▸ **WORK TO BE COMPLETED**
From the line containing "RRL Low Straight Selvedge Denim | 35X34" down to the line containing "Dark Wood Grain", copy out the entries below exactly, both lines included, and nothing else; pictures do not belong in the copy.

▸ **INFORMATION SHOWN**

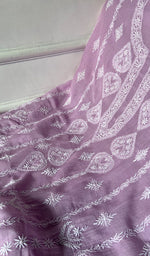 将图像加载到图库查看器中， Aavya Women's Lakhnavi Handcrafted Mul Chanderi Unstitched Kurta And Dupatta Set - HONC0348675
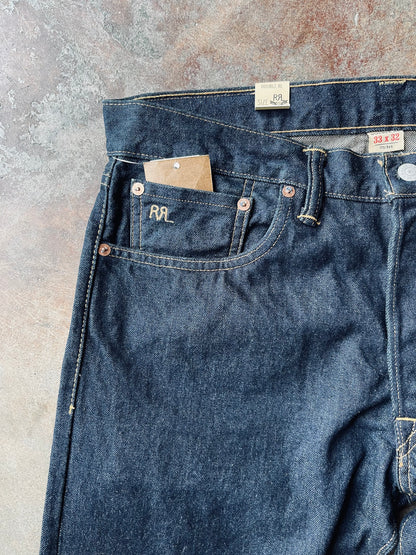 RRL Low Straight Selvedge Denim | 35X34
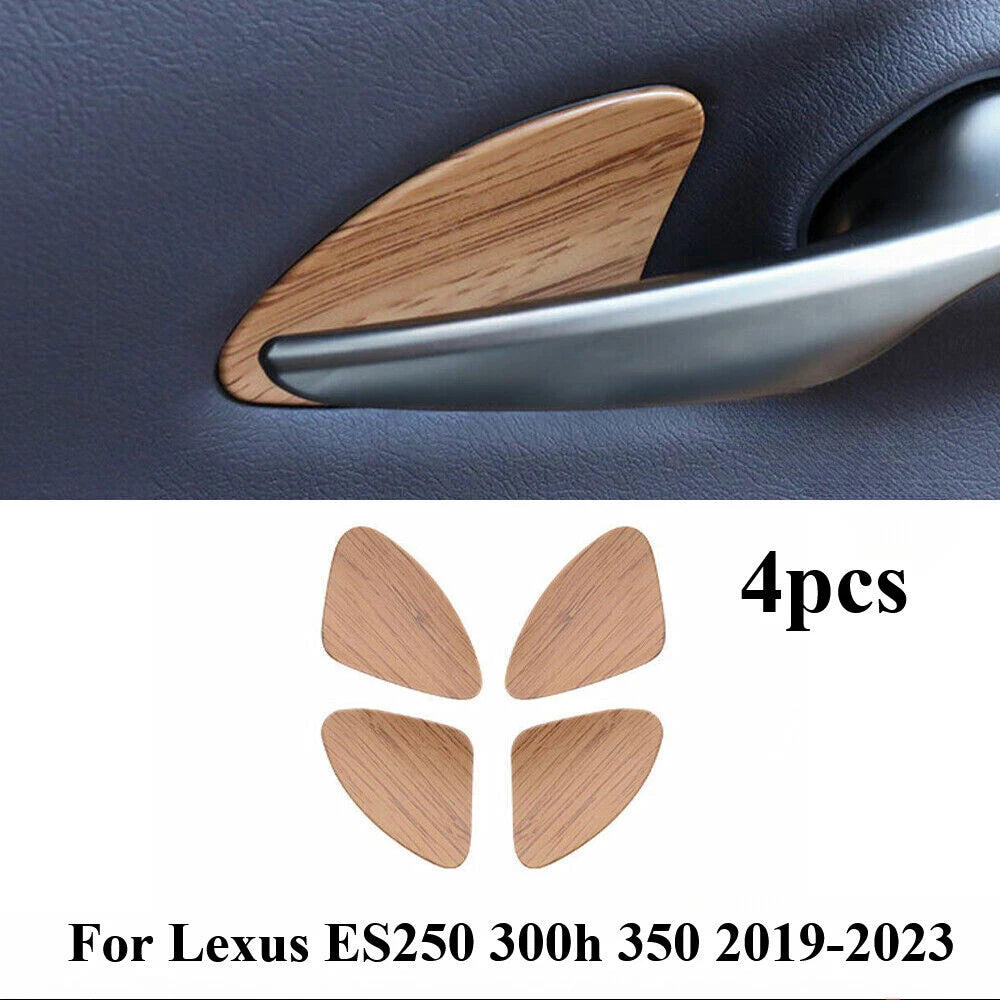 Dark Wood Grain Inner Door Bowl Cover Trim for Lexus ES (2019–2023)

...

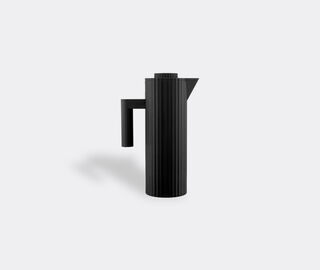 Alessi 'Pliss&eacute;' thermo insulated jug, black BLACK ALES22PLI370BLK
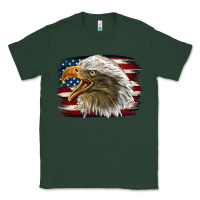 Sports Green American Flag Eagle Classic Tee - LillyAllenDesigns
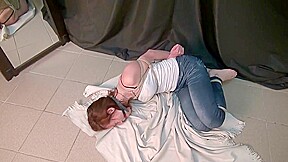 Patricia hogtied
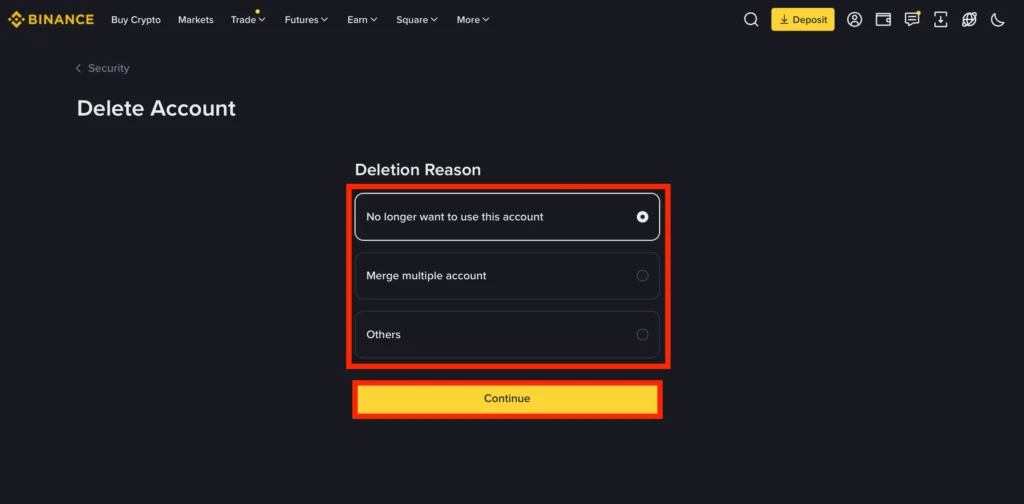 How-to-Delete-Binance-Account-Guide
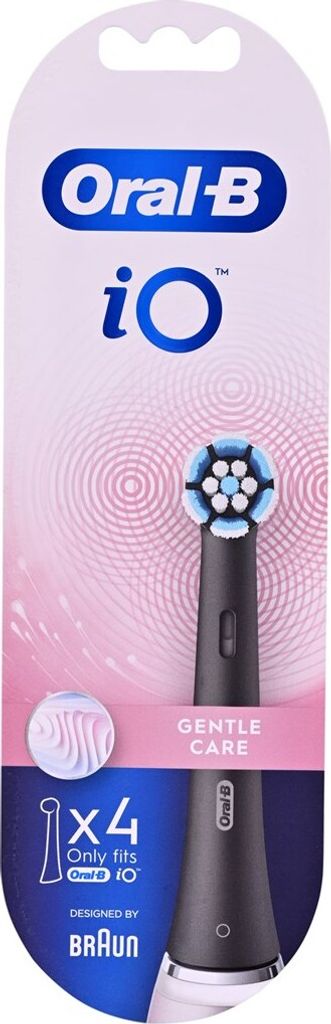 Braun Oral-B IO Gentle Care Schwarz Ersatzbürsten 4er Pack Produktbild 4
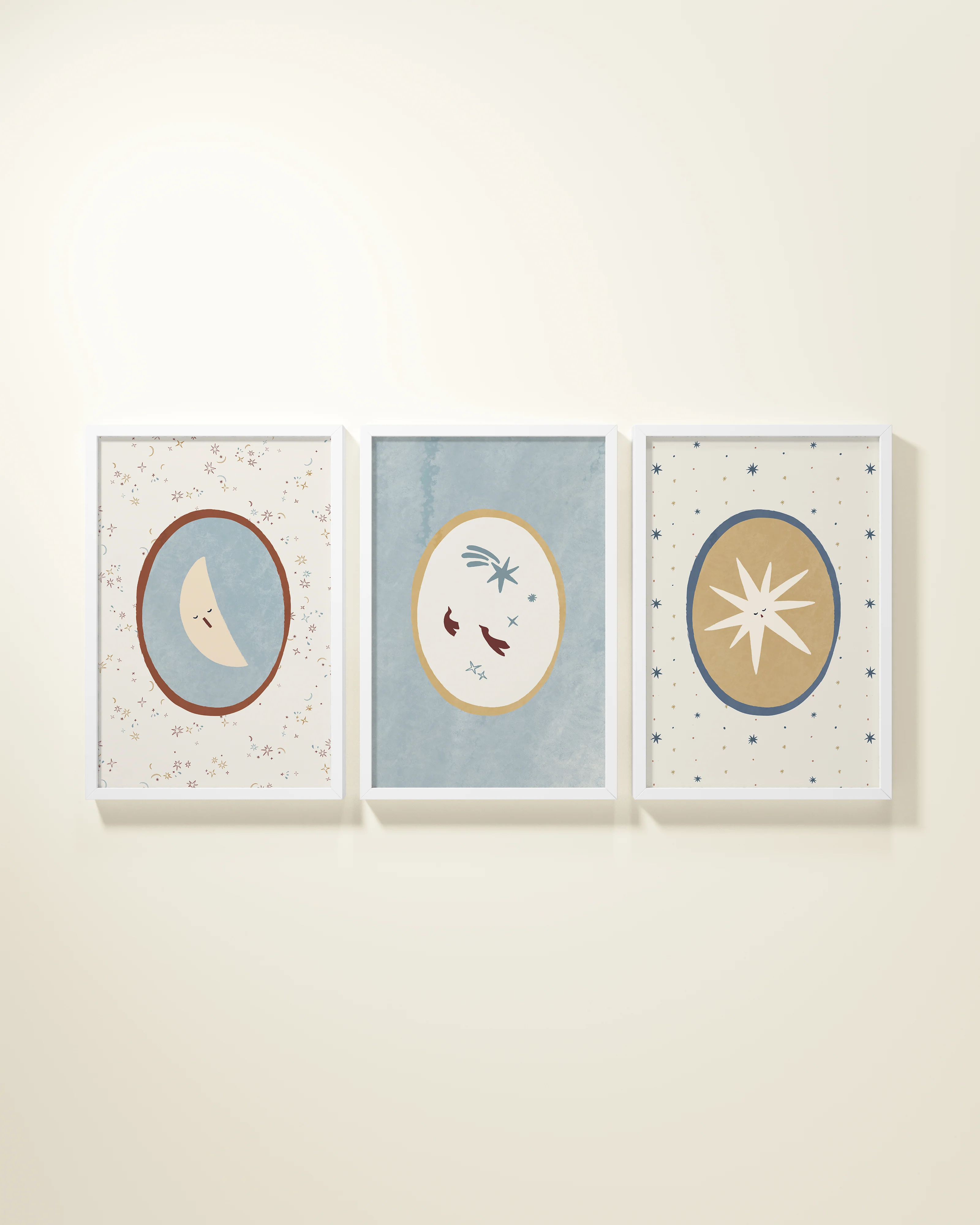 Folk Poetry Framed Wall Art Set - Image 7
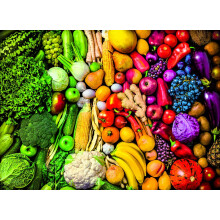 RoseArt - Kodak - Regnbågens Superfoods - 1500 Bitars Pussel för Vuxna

▸ **REPLY TO THE TASK**
 RRL Low Straight Selvedge Denim | 35X34
 Dark Wood Grain Inner Door Bowl Cover Trim for Lexus ES (2019–2023)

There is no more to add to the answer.